American attorney and writer (born 1978)

Elie Ying Mystal (born May 10, 1978) is an American political commentator, writer and former litigator. He is the justice correspondent at The Nation, where he writes about the courts and the criminal justice system.

== Early life and education ==
Elie Mystal's father, also named Elie Mystal, was Haitian-American, the first black person elected to the Suffolk County Legislature, and an influential political operative whose career ended with a fine for violating election district residency laws.

Mystal graduated with a degree in Government from Harvard University in 2000, and earned his J.D. from Harvard Law School in 2003. He worked as an associate at Debevoise and Plimpton from 2003 to 2005.

== Career ==
Mystal is the author of Allow Me to Retort: A Black Guy's Guide to the Constitution, which is intended to be an "easily digestible argument about what rights we have, what rights Republicans are trying to take away, and how to stop them." The book, which was published by The New Press in March 2022, made The New York Times Best Seller list that same month.

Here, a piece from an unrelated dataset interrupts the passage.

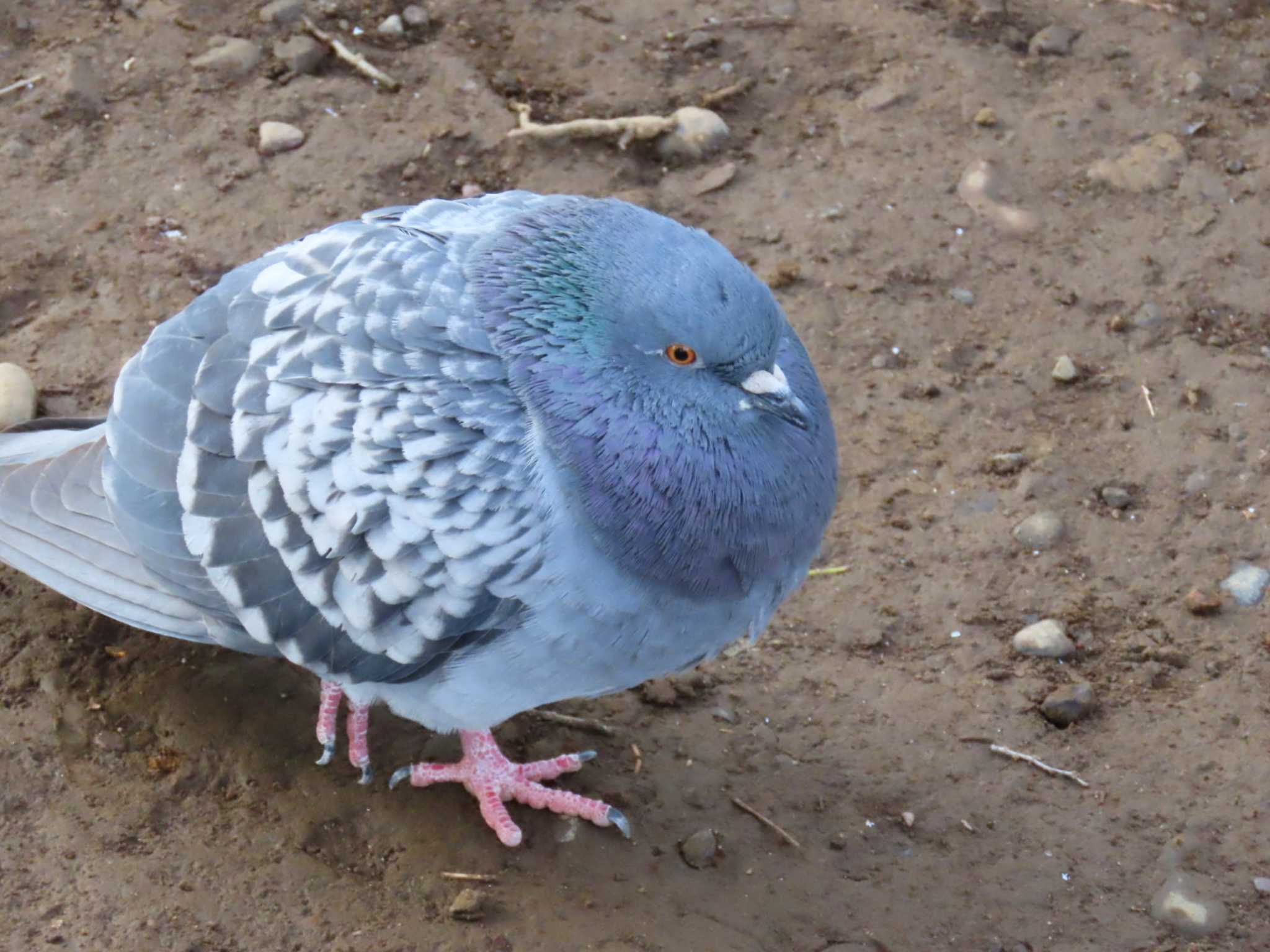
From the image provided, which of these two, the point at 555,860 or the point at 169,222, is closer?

As of 2022, Mystal was a board member of Demand Justice, a liberal judicial advocacy group.

Since 2020, Mystal has been an Alfred Knobler Fellow at the Type Media Center.

== Publications ==
- Allow Me to Retort: A Black Guy's Guide to the Constitution. New York: The New Press. 2022. ISBN 9781620976814. .
- Bad Law: Ten Popular Laws That Are Ruining America. New York: The New Press. 2025. ISBN 9781620978580.